Haiti: garment bosses fight new unionization drive

The management of two Port-au-Prince apparel factories owned by wealthy and powerful Haitians—Gerald Apaid and former presidential candidate Charles Henri Baker—fired a total of five officers of a new garment workers union between Sept. 23 and Sept. 25, a little more than a week after the union announced its formation. Johny Deshommes, a spokesperson for the Textile and Garment Workers Union (SOTA), lost his job at Apaid’s Genesis S.A. factory on Sept. 23 when he asked to be allowed to go home because of a fever. Three other members of SOTA’s executive committee, Brevil Claude, Wilner Eliacint and Cénatus Vilaire, were fired on Sept. 25 when they tried to meet with the human resources director to discuss Deshommes’ firing; Genesis management brought in two police agents to intimidate and threaten the unionists before they were allowed to leave. SOTA’s secretary, Mitial Rubin, was fired from Baker’s One World Apparel after he had leafleted workers outside the factory.

A third apparel company in the capital, Richard Coles’ Multiwear SA, fired union member Hilaire Jean-François on Sept. 30, and there are reports of harassment of other unionists.

The factories, located in the National Industrial Parks Company (Sonapi) facility near the Port-au-Prince airport, are tax-exempt assembly plants producing largely for export (known in Spanish as maquiladoras). None of the SONAPI factories are unionized, and unions have been kept out of most Haitian assembly plants, although the leftist group Batay Ouvriye (“Workers’ Struggle”) succeeded in organizing a union in 2004 at the assembly plants in Ouanaminthe at the Dominican border in the Northeast department.

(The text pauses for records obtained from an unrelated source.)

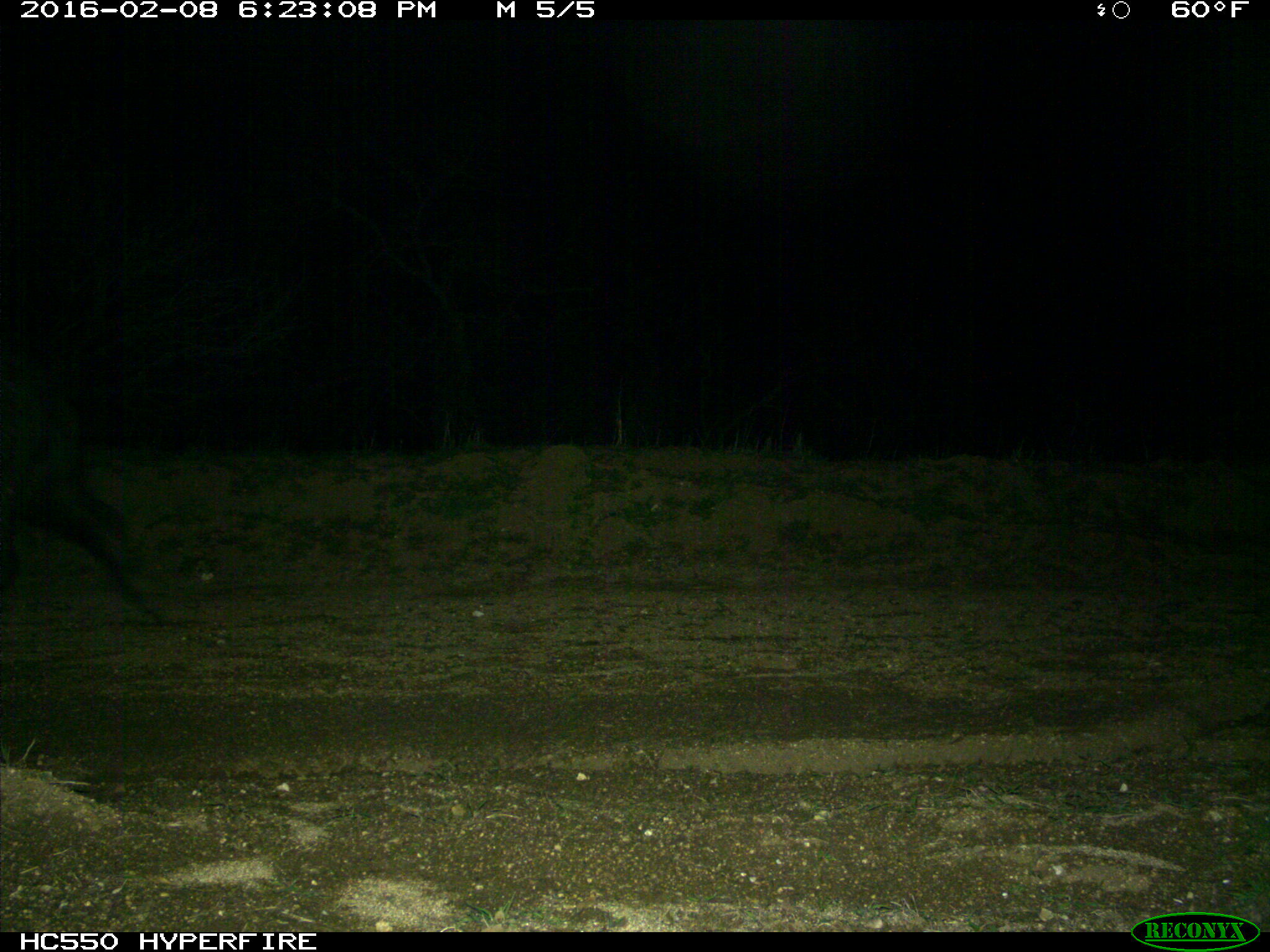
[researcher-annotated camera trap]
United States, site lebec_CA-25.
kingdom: Animalia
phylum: Chordata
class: Mammalia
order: Artiodactyla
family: Suidae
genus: Sus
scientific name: Sus scrofa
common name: wild boar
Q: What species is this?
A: Sus scrofa (wild boar).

SOTA’s formation was announced on Sept. 15 at a press conference in Port-au-Prince with representatives of Batay Ouvriye. Representatives of Haitian and international organizations also attended, including Camille Charlmers, executive secretary of the Haitian Platform Advocating an Alternative Development (PAPDA), and Víctor Báez Mosqueira, secretary general of the Trade Union Confederation of the Americas (CSA-TUCA). The union has registered with Haiti’s Ministry of Social Affairs and Labor (MAST).

The firings have received some international attention: the General Union of Guadeloupe Workers (UGTG), which led a 44-day general strike in the French Caribbean colony of Guadeloupe in 2008, denounced the companies’ actions and declared its solidarity with SOTA. Batay Ouvriye has announced plans to file complaints with the Haitian authorities about the situation, and the group is asking solidarity activists to email the factory owners and the Association des Industries d’Haïti (ADIH, a factory owners’ group) demanding the reinstatement of the unionists and full collective bargaining rights for assembly plant workers. The emails can be sent to Mr. Gerard Apaid/Genesis at gapaid33166@yahoo.com; Mr. Charles Henry Baker/One World Apparel at chbaker@pbapparel.com; Mr. Richard Coles/Multiwear at rcoles@multitex.com; and ADIH at administration@adih.ht, with copies to Batay Ouvriye at batay@batayouvriye.org. (AlterPresse, Haiti, Sept. 16, Sept. 29, Sept. 30; Batay Ouvriye press release, Sept. 27, via anarkismo.net, press release Oct. 1 via email)

In other labor news, the Association of Elementary School Teachers of Port-au-Prince Municipal Schools (ASIEMP) threatened to start an open-ended strike in the capital on Oct. 4, the day after schools open for the fall, to demand five months’ back pay the union says is owed to a group of 800 teachers. The week before, on Sept. 28, some 30 members and supporters of the National Union of Haitian Teachers (UNNOH) marched in Port-au-Prince to demand that President Michel Martelly (“Sweet Micky”) promulgate a law regulating school fees. Parliament passed the law in 2009, but it has never gone into effect. The marchers also demanded reinstatement of laid-off teachers and restoration of a bonus; they expressed doubts that the president really intends to carry out a plan he has announced for free public education. (AlterPresse, Sept. 29; Haïti Libre, Haiti, Sept. 30)

From Weekly News Update on the Americas, Oct. 2.